Meet Chef Paula Shoyer, on the right.
Louisville.com: On your website, you describe your culinary style as "A new direction in Kosher food and desserts." What do you hope to achieve with each creation? What direction do you seek to lead?
Paula Shoyer: I am trying to improve the quality of kosher desserts from home bakers to bakeries to caterers and restaurants. Many places are still serving the same desserts I ate as a child. There are delicious parve desserts in many places, just not everywhere yet. I want to change the culture so we go back to from scratch-artisan baking in our community.
This carrot cake even had me as a fan, and I am not typically crazy about carrot cake unless it is top-notch.
Lou.com: You received your diploma from a Paris culinary school. How did learning the art of making pastries in the city of Paris influence you?
PS: Paris remains my primary baking influence to this day and I go every few years to see what the new trends are and then bring that back to the Jewish community.
Lou.com: You originally started off as a lawyer and speechwriter. Was baking always a passion in the background? What made you decide that this was what you ultimately wanted to do?
PS: I have loved baking since my Easy Bake oven when I was five and my grandmother was an amazing baker. It just never occurred to me that it could be a real profession until I was older. I went to pastry school for fun, not looking to change careers, but that led to catering... Then teaching then editing then writing books... Now two books and number three in progress.
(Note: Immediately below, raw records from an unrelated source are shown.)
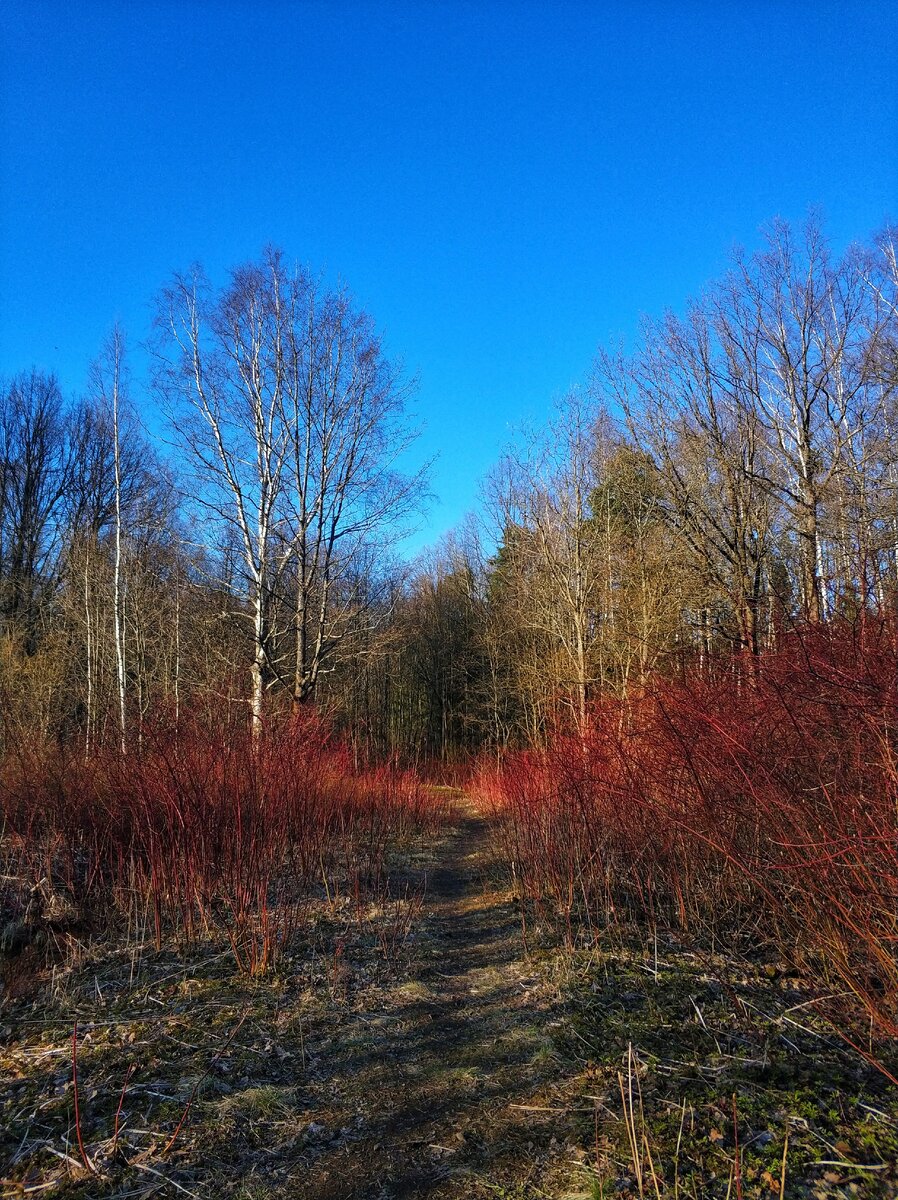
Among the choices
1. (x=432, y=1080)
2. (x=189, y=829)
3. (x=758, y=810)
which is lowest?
(x=432, y=1080)

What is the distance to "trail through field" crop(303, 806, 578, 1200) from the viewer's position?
7.71 feet

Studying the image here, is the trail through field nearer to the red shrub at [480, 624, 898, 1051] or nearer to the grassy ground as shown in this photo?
the grassy ground

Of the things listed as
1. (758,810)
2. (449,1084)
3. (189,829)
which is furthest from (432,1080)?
(189,829)

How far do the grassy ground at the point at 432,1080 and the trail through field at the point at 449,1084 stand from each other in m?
0.01

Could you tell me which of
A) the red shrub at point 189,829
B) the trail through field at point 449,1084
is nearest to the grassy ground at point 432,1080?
the trail through field at point 449,1084

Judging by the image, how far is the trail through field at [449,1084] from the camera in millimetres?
2350

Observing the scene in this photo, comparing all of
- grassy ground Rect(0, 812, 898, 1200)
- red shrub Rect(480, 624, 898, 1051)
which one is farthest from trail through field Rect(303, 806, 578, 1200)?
red shrub Rect(480, 624, 898, 1051)

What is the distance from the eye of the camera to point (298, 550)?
12.2 m

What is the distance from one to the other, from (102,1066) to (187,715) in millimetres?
3675

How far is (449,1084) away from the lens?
117 inches

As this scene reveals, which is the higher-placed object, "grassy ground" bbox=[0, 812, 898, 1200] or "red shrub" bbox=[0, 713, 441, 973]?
"red shrub" bbox=[0, 713, 441, 973]

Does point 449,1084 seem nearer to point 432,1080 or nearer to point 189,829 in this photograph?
point 432,1080

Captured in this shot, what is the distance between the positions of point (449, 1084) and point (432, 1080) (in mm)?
97

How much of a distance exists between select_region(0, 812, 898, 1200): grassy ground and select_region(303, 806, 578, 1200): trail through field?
1cm
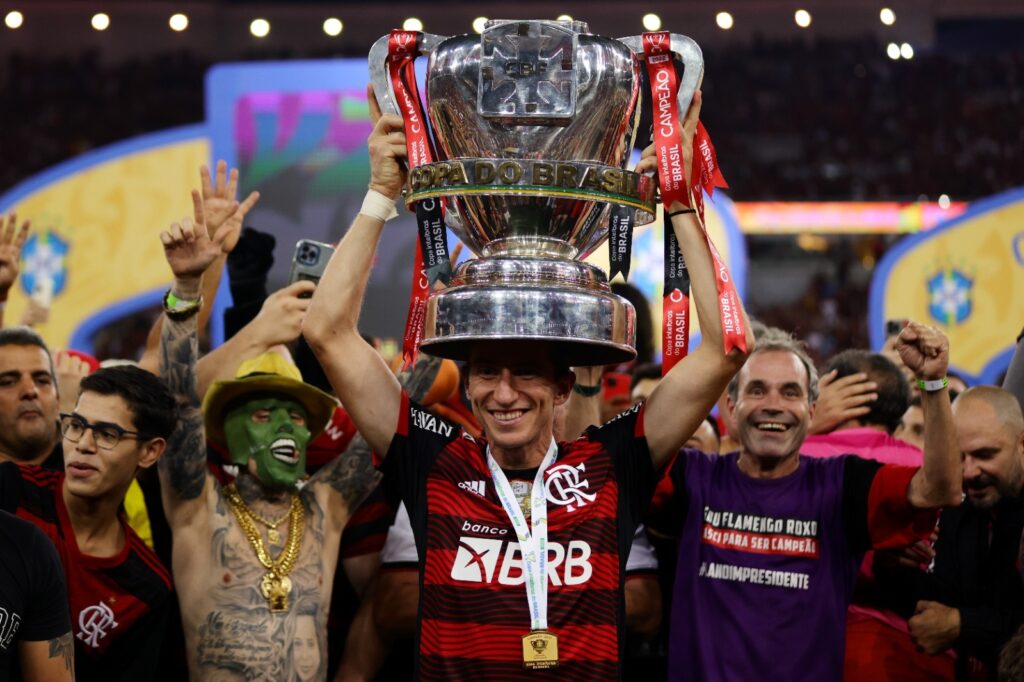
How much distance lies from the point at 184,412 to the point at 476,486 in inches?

Freelance writing, teaching around the world, and who knows what next.
Chef Paula Shoyer owns and runs Paula's Parisian Pastries Cooking School in Chevy Chase, Maryland.
Lou.com: In your "kosher baking revolution," what are some of your favorite pastries you have made over the years?
PS: Chocolate mousse meringue layer cake from The Kosher Baker. Salted Caramel Banana Tart Tatin and Florentine Bars from The Holiday Kosher Baker. I love making French macaroons of all flavors and colors.
Fruit Pie Bars
Harriet Behr and Rhonda Reskin enjoying the event.
Westport Whiskey and Wine. I loved the lively flavor of the sweet sparkling Moscato.
Michelle Ellisburg of Hadassah sampling some of the tasty appetizers.
Susan Waterman, Stephanie Mutchnik, and Amy Benovitz were also excited to be a part of this Passover event.
Sold-out event filled with people ready to learn from Chef Paula Shoyer.
Linda Spielberg and Linda Schuster, chairs of the event.
Chef Paula Shoyer believes in "just good desserts. Don't believe something should just be good enough for Passover." And the same concept applies to gluten-free creations, of which Shoyer has over 37 recipes. She infuses the traditional with a new contemporary twist. Shoyer said we "bake to celebrate, to comfort, for all of the occasions of [our] lives." With whatever limitations may come our way, who says we have to expect anything less than the best? "Never settle for anything bad."
Life is meant to be rejoiced. Savor it like great dessert, one mouth-watering morsel at a time.